Review: Chewing the Fat

selina

Fat, so we are told, is a feminist issue. We live in a society obsessed with body image. Women who don’t fit the rather restrictive mould are offered an array of options in the form of the Atkins, the Dukan, slimming pills. Being fat is a choice, and those who take it are fair game for slim society’s disapproval and ridicule.

In the intro to Selina Thompson’s Chewing the Fat she references Susie Orbach’s “Fat is a Feminist Issue” in conversation with the audience. All of the truisms above are invoked, and it seems we’re likely settling in for an evening of polemic around body image.

Refreshingly, Thompson doesn’t take the road well travelled on this topic. She’s fat, she tell us from the outset. The obvious next move would be to tell us she’s proud – instead, Thompson takes us on an hour long journey through her relationship with her weight, her body and food. The full picture that emerges is not proud, nor ashamed, but conflicted.

The show takes the form of a monologue furnished with props including a stocked fridge, a rice pudding piñata, a set of scales and what must be an entire craft shop’s supply of glitter. It’s disarmingly confessional, with Thompson’s likeable and often very funny delivery as a Trojan horse for some uncomfortable  truths about herself, her weight and our own perceptions and judgements.

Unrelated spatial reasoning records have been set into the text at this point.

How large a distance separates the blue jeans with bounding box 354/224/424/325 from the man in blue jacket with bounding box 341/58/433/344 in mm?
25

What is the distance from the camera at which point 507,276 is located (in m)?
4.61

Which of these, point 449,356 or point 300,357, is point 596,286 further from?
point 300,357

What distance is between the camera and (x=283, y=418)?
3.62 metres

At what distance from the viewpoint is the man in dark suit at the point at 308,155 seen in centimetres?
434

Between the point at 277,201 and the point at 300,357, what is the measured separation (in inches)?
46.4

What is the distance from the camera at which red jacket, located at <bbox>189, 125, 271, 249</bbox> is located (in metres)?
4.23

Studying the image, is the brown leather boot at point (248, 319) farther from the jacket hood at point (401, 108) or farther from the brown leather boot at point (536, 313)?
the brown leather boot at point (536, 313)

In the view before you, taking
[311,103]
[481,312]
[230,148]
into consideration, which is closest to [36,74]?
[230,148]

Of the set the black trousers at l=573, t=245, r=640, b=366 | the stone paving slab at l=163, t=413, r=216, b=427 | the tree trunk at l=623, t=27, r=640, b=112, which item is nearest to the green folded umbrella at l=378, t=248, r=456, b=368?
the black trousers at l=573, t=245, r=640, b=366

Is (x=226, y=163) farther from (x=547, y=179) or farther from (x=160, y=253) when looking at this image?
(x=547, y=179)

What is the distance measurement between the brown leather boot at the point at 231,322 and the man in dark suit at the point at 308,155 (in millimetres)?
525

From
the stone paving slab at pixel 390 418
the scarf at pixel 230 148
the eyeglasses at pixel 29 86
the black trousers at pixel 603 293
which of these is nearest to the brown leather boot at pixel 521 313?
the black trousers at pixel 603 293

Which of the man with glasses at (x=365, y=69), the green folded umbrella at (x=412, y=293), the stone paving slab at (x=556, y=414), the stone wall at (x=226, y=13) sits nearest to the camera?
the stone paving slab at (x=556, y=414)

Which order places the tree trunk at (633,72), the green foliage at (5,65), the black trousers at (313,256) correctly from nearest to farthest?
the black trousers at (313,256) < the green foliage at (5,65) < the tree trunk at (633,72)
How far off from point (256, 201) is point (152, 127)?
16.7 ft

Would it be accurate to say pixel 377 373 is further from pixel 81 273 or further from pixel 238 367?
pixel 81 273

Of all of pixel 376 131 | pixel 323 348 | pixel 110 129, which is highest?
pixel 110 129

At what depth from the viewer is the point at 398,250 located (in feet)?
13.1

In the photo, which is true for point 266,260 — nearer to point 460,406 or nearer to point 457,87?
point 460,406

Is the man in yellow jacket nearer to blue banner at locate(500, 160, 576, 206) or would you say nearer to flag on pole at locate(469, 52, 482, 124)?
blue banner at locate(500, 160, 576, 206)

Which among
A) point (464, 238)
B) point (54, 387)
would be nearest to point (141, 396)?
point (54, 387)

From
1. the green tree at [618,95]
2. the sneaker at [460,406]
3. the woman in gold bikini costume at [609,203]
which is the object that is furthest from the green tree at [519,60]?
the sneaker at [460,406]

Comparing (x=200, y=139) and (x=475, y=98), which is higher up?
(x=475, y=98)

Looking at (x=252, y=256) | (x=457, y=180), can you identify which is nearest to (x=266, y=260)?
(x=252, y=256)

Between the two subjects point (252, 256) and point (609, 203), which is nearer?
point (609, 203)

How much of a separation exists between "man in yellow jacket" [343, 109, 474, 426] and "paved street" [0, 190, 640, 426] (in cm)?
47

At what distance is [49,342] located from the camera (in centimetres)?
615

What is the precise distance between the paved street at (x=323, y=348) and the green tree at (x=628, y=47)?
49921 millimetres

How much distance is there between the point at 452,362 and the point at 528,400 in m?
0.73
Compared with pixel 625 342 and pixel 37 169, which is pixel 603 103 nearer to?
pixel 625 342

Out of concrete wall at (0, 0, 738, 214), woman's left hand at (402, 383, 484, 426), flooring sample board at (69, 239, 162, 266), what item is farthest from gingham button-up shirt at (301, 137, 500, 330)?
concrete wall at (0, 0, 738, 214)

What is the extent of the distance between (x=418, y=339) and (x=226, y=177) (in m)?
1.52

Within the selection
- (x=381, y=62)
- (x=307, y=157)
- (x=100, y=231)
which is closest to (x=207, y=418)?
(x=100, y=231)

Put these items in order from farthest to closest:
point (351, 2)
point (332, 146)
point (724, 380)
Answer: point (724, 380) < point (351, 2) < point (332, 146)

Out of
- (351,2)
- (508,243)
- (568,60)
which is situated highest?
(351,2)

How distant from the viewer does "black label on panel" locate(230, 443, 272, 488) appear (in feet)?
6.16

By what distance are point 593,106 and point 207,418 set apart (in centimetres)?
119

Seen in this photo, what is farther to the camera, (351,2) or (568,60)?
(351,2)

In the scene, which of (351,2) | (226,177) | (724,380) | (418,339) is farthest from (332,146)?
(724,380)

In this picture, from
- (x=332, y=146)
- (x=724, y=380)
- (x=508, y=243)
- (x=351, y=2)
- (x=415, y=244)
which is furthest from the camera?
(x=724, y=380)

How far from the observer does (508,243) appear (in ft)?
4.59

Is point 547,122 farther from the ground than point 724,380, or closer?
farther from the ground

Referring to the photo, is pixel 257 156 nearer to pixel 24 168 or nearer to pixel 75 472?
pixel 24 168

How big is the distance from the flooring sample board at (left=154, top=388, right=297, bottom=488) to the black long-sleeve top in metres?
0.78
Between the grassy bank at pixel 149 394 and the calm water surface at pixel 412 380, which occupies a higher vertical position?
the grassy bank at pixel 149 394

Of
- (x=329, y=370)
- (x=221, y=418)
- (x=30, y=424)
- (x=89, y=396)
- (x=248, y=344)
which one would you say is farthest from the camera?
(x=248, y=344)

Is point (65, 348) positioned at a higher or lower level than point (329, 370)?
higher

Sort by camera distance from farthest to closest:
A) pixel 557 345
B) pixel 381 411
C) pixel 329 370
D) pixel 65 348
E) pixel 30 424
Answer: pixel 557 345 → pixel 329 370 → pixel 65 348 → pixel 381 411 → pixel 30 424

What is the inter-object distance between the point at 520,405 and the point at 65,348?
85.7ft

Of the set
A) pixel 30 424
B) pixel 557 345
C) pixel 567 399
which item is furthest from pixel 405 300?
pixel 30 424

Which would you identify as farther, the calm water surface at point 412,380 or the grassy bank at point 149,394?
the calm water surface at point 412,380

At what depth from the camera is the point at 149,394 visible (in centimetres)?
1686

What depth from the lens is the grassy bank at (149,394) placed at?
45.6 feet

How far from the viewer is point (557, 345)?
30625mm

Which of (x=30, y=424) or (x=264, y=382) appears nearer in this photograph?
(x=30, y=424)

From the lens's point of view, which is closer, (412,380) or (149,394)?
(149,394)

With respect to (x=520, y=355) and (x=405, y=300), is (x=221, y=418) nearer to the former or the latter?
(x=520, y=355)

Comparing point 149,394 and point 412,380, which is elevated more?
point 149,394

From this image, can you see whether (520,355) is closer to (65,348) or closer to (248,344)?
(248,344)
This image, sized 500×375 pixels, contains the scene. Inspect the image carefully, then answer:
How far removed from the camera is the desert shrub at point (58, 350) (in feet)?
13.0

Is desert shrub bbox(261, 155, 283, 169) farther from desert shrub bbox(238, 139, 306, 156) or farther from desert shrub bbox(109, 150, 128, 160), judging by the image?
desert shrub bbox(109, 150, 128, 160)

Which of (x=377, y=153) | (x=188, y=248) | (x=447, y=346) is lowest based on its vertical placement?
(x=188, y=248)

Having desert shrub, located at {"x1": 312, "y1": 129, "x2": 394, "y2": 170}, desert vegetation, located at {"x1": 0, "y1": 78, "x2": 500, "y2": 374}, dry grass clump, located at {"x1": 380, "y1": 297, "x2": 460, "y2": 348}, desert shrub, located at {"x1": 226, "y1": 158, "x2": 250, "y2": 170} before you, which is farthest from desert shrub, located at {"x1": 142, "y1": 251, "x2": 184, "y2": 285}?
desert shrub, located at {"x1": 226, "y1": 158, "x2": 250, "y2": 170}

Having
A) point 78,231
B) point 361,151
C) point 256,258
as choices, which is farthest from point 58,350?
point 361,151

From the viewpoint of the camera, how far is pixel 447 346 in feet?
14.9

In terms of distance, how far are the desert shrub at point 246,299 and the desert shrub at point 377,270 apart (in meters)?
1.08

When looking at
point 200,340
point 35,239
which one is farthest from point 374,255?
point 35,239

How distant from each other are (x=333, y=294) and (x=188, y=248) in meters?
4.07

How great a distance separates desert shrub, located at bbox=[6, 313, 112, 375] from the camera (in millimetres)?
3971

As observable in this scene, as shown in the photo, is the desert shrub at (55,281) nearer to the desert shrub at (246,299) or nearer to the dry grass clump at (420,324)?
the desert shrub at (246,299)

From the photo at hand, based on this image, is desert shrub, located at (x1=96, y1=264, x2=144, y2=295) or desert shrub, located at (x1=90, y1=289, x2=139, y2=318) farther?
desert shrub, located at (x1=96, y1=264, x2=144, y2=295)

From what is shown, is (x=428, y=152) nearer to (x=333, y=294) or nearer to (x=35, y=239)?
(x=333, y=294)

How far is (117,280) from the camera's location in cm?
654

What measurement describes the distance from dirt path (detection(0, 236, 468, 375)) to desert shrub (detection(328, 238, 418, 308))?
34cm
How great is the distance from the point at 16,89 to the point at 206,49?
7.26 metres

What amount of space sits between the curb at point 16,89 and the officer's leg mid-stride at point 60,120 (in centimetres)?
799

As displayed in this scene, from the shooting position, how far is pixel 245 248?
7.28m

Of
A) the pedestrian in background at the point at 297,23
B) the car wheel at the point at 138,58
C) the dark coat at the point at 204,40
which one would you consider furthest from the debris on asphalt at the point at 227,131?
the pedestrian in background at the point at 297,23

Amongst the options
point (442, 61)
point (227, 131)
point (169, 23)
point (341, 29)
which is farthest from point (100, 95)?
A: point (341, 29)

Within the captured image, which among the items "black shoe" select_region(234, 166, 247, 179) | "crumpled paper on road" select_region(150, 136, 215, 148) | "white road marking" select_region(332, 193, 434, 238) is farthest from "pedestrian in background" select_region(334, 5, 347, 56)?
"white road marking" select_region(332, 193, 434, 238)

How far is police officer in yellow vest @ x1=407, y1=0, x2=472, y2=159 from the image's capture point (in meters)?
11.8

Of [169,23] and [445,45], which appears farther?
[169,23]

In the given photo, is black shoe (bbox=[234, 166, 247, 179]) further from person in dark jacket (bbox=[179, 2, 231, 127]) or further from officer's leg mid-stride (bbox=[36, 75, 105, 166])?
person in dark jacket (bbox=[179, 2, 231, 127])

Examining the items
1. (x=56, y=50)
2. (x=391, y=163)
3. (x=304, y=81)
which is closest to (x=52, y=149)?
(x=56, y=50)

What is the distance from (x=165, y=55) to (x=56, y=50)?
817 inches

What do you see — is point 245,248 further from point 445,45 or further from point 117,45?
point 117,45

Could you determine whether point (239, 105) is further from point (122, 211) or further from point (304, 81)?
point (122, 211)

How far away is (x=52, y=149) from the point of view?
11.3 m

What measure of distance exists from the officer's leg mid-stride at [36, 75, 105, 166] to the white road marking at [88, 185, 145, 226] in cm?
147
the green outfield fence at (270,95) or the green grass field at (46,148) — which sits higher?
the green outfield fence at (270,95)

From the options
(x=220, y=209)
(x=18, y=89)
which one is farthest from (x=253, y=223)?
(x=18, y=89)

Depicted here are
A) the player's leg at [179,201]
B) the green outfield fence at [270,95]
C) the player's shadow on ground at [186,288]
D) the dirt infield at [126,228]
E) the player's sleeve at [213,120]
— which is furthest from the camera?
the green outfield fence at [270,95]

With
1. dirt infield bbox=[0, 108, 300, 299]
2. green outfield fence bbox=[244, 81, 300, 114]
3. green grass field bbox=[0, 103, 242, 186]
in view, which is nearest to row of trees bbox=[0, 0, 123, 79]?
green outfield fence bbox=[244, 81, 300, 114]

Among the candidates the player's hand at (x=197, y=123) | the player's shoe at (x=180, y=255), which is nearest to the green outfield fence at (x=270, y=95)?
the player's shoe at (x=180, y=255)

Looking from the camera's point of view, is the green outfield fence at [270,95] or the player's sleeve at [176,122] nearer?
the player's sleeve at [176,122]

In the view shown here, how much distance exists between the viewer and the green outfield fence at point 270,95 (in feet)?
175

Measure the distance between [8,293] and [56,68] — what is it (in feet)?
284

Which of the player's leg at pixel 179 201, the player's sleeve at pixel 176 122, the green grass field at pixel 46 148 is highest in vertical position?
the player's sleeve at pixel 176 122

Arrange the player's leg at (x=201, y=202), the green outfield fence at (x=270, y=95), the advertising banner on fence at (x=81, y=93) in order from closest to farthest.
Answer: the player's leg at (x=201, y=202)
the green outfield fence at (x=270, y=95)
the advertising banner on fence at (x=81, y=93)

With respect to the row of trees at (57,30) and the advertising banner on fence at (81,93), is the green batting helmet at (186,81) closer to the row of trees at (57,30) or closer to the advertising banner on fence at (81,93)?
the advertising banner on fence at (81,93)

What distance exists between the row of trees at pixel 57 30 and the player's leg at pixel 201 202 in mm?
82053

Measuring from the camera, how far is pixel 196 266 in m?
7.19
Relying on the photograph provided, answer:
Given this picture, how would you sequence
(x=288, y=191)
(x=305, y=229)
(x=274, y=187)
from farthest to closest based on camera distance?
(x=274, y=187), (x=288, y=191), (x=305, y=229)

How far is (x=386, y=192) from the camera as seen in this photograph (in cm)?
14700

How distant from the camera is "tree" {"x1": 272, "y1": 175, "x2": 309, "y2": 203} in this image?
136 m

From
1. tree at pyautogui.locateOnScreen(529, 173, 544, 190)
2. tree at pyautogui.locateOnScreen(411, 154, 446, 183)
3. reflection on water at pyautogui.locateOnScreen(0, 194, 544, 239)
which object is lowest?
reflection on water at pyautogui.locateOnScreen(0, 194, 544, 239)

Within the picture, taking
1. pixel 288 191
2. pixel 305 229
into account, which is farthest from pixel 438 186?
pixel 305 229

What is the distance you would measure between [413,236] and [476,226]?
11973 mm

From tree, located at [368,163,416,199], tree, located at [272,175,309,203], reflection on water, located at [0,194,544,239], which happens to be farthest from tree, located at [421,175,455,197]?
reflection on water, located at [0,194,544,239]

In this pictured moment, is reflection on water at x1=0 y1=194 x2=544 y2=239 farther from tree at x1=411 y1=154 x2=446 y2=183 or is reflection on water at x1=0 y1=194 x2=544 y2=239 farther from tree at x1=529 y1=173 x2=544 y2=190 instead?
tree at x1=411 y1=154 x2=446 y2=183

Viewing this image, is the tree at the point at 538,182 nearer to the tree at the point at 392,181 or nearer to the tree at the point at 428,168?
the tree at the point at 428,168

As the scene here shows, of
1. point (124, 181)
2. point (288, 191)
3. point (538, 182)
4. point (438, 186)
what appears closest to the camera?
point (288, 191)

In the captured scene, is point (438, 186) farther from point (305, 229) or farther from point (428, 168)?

It’s easy enough to conjure empathy and understanding in response to a carefully pitched and delivered story of struggles with compulsive eating as a child, teen and adult. It’s hard to maintain those same feelings, let alone watch, when confronted with the sight of the same woman cross legged in front of a fridge stuffing fistfuls of chicken into her mouth. It’s a disturbing and powerful image, throwing into relief the tension between “body proud” statements and the disgust that’s impossible to switch off when confronted with a version of the reality behind them.

Thompson acknowledges this and apologises to us after the scene, before sending Kit Kats around to the whole audience to “make us feel better”. It’s a neat trick, a light hearted way of making us all complicit.

It’s through tricks like these that Thompson avoids the easy polemic route in this piece, and it’s all the better for it. There’s no real message here: no judgements, no comfort and no moralising. Just an honest and unflinching study of one woman’s relationship with her body.